Ненадолго я забылся. Я чувствовал только холод, который становился резким, будто тела касались гигантским ледяным скальпелем. Потом всё исчезло, и когда появилось вновь, я утратил всякую чувствительность.
Я увидел своё тело, съехавшее в бревна. Рядом лежала Алиса. Мы напоминали людей, уснувших в неудобных позах. За горизонтом поднялось свечение, и озеро залило бледным светом.
— Жёлтая заря, — думал я безразлично. — Всё-таки зори здесь действительно жёлтые. Пастух не врал.
Стало светло, и я увидел отца, который стоял по щиколотку в воде и готовился забросить удочку. Он думал, что наступило утро. Я не мешал.
— Если ты хочешь вместить все радости мира, ты должен вместить все его печали, — услышал я голос.
Занимался жаркий день.
Радости и печали входили в меня свободно, как проникают в густоту водорослей мелкие рыбы. Я видел шевеление этих рыб на дне.

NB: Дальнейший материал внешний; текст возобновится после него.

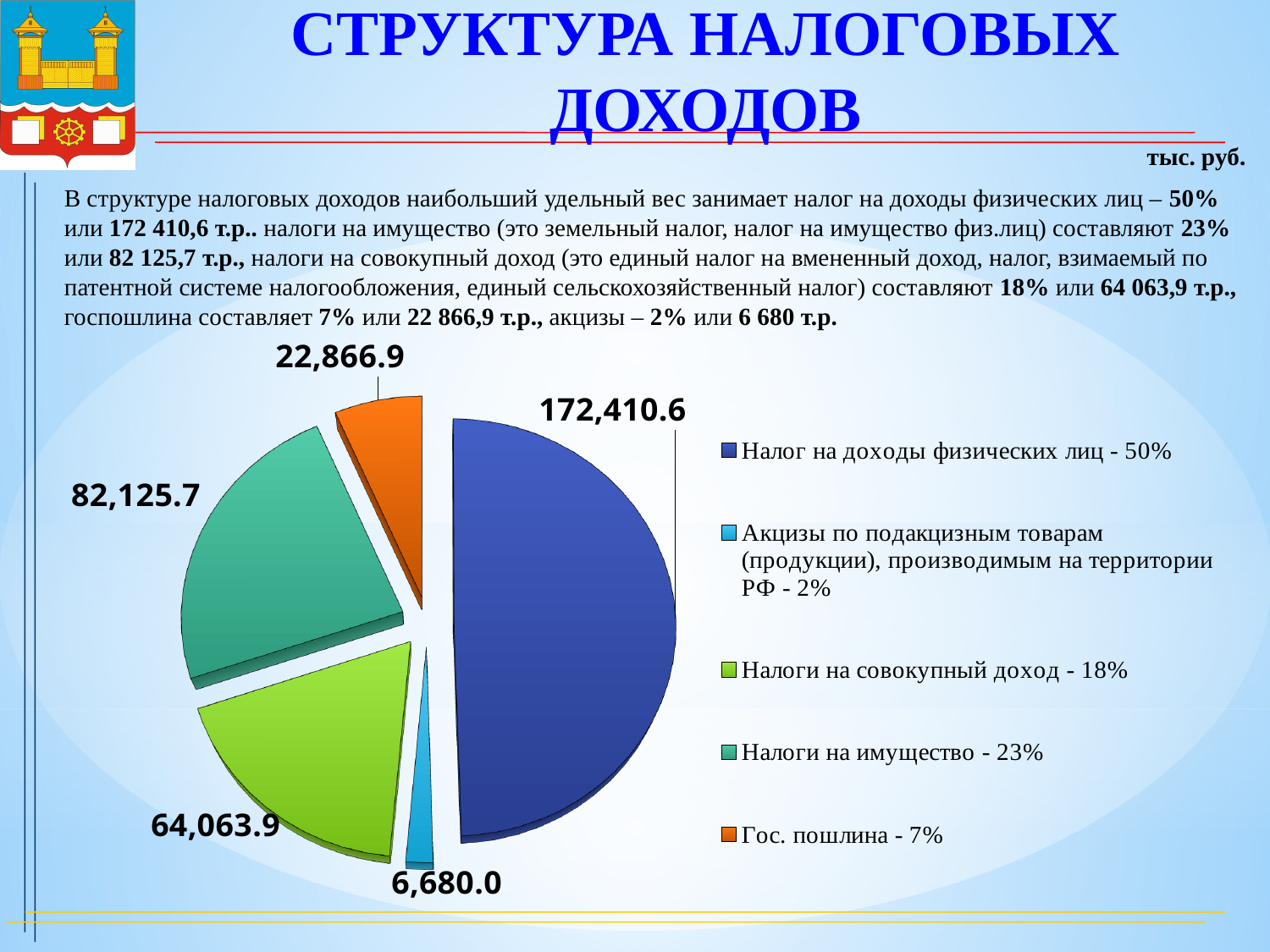
What is the value for Гос. пошлина? 22,866.9 What is the value for Налог на доходы физических лиц? 172,410.6 What kind of chart is shown on the slide? pie chart What is the value for Акцизы по подакцизным товарам? 6,680.0 What is the difference between the values for Налог на доходы физических лиц and Налоги на имущество? 90,284.9 Which category has the smallest slice of the pie? Акцизы по подакцизным товарам Which is larger, the value for Налоги на совокупный доход or the value for Гос. пошлина? Налоги на совокупный доход What share of the pie does Налоги на имущество represent? 23% What is the value for Налоги на совокупный доход? 64,063.9 What is the value for Налоги на имущество? 82,125.7 How many categories does the legend list? 5 Which category has the largest slice of the pie? Налог на доходы физических лиц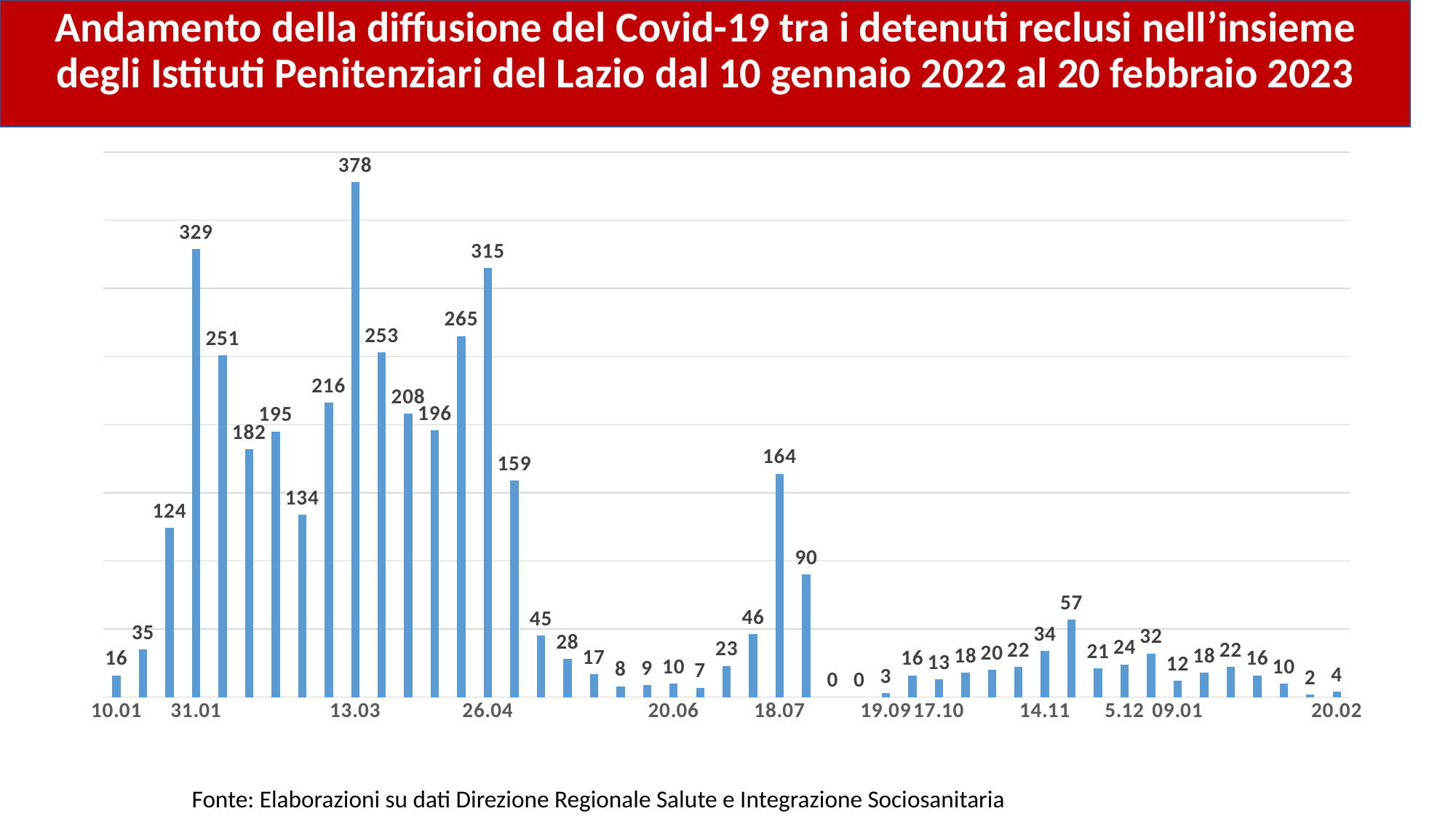
What is the value for 20.02? 4 What is the value for 26.04? 315 What is the value for 31.01? 329 What type of chart is shown on the slide? bar chart Which is larger, the value for 31.01 or the value for 26.04? 31.01 What is the value for 18.07? 164 What is the value for 13.03? 378 Which date has the highest value? 13.03 Do the values generally rise or fall from 13.03 to 20.06? fall What is the highest value shown in the chart? 378 What is the difference between the values for 13.03 and 31.01? 49 What is the value for 10.01? 16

Озеро стало таким прозрачным, будто вода была лишь тонкой плёнкой на его поверхности. Я видел всё до самого дна. Но мне нужно было смотреть ещё дальше.

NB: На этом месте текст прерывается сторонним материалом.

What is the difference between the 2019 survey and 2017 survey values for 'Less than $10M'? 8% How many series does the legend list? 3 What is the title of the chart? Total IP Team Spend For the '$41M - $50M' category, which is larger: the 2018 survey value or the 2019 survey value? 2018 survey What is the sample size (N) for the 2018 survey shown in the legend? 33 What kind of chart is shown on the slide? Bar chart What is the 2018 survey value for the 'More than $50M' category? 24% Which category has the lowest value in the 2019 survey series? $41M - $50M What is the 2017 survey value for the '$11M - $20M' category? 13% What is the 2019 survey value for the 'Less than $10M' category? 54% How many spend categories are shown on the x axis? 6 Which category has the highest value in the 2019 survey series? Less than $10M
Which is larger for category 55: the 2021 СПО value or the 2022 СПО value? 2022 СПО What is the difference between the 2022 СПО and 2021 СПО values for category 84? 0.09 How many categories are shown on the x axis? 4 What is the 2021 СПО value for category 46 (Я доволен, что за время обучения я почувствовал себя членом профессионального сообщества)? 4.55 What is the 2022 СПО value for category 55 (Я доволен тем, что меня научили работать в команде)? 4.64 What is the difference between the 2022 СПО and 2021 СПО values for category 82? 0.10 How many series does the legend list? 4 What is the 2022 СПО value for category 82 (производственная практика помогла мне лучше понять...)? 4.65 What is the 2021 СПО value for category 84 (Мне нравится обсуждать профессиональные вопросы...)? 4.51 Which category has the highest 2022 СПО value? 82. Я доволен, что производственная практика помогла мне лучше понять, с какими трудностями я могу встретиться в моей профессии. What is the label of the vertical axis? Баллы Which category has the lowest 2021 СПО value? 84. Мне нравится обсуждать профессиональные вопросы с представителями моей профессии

Я полностью растворился в жёлтом свете зари. Свет этот был не ядовитым канареечным крылом и не слизью лимонного варенья. Это был пушистый на ощупь бледно-жёлтый, чуть-чуть кислый на вкус, но всё же приятный и волокнистый цвет равновесия. Я не мог понять, стою я на нём или лежу; к конце концов, мне стало удобнее думать, что я раскинулся на всю его ширину, подставив лицо, если оно существовало, жёлтому солнцу.
Я был вывернут наизнанку, подобно кукольному домику, у которого от сильного изгиба сломалась крыша и комнаты выворотило наружу. Я был домом, которому сделали харакири. Лабиринты коридоров вскрылись, как подлёдная река, и обнажили свой обман.
Зачем всё усложнять? Мы берём песчинку и заматываем её таким количеством метафизического тряпья, что она становится нашей огромной, непознанной Вселенной, мохнатой, тугой, пугающей Вселенной заблуждений и легенд. Но внутри она остаётся всё той же песчинкой, начальной и конечной точкой всего, неделимой и совершенно прозрачной.
Пределы всегда одинаковы: можно идти вверх или вниз, но если идти достаточно долго, придёшь в ту же самую точку.
— Можно идти вовне, а можно идти вовнутрь, — подтвердил голос Чаудхари.
— Меня учили, что мир вовне первичен, — лениво думал я, вспоминая учителя истории, который считал слово «субъективный» чем-то вроде ругательства.
— Есть такая глубина, — ответил Чаудхари, — где нет никакой разницы. Можно идти вовне, а можно идти вовнутрь.
Я оглянулся. Чаудхари нигде не было, хотя его голос ещё некоторое время плавал рядом со мной, как яичный желток.